Air-Gapped Deployment Guide
May 1, 2026 · View on GitHub
Deploy LLMKube in environments without internet access. This guide covers deploying models from local file paths, private registries, and pre-downloaded GGUF files.
Use Cases
- Government/Defense: Classified networks with no internet access
- Healthcare: HIPAA-compliant environments with restricted egress
- Finance: Air-gapped trading systems and compliance environments
- Edge: Remote locations with limited or no connectivity
- Corporate: Private networks with strict firewall rules
Prerequisites
- Kubernetes cluster (v1.11.3+) with no internet access
- LLMKube operator installed (see offline installation)

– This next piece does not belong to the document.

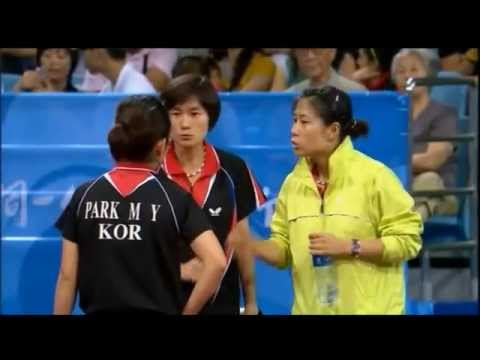 Table Tennis - Park Mi Young vs.Tianwei Feng -Team Women Semifinal - Olympics 2008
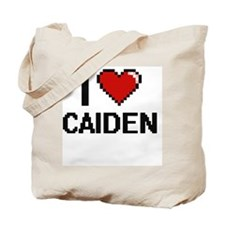 I Love Caiden Tote Bag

- Pre-downloaded GGUF model file(s)
llmkubeCLI installed on a workstation with cluster access
Quick Start: Deploy from Local Path
Step 1: Pre-download the Model
On a machine with internet access, download the GGUF file:
# Example: Download Llama 3.1 8B
curl -L -o llama-3.1-8b-q4_k_m.gguf \
"https://huggingface.co/bartowski/Meta-Llama-3.1-8B-Instruct-GGUF/resolve/main/Meta-Llama-3.1-8B-Instruct-Q4_K_M.gguf"
# Verify the file
ls -lh llama-3.1-8b-q4_k_m.gguf
# Should show ~4.9GB
Step 2: Transfer to Air-Gapped Environment
Transfer the GGUF file to a location accessible by your Kubernetes nodes:
# Option A: Copy to a shared NFS mount
cp llama-3.1-8b-q4_k_m.gguf /mnt/nfs/models/
# Option B: Copy to each node (if no shared storage)
scp llama-3.1-8b-q4_k_m.gguf node1:/mnt/models/
scp llama-3.1-8b-q4_k_m.gguf node2:/mnt/models/
# Option C: Use a PersistentVolume
# (see PVC-based deployment below)
Step 3: Deploy with CLI
# Deploy using local path
llmkube deploy my-llama --gpu \
--source /mnt/models/llama-3.1-8b-q4_k_m.gguf \
--cpu 4 \
--memory 8Gi \
--gpu-layers 32
# Or use catalog defaults with local override
llmkube deploy llama-3.1-8b --gpu \
--source-override /mnt/models/llama-3.1-8b-q4_k_m.gguf
Step 4: Verify Deployment
# Check model status (should show "Copying" then "Ready")
llmkube list models
# Check service status
llmkube list services
# Test the endpoint
kubectl port-forward svc/my-llama 8080:8080 &
curl http://localhost:8080/v1/chat/completions \
-H "Content-Type: application/json" \
-d '{"messages":[{"role":"user","content":"Hello!"}]}'
Deployment Options
Option 1: Absolute File Path
The simplest approach for nodes with local model storage:
apiVersion: inference.llmkube.dev/v1alpha1
kind: Model
metadata:
name: local-llama
spec:
source: /mnt/models/llama-3.1-8b-q4_k_m.gguf
format: gguf
hardware:
accelerator: cuda
gpu:
enabled: true
count: 1
Requirements:
- Model file must exist at the same path on all nodes where pods may run
- Use a DaemonSet or node affinity to ensure pods land on nodes with the model
Option 2: file:// URL
Equivalent to absolute path, but explicit about the scheme:
apiVersion: inference.llmkube.dev/v1alpha1
kind: Model
metadata:
name: local-llama
spec:
source: file:///mnt/models/llama-3.1-8b-q4_k_m.gguf
format: gguf
Option 3: PVC Source (Recommended for Air-Gapped)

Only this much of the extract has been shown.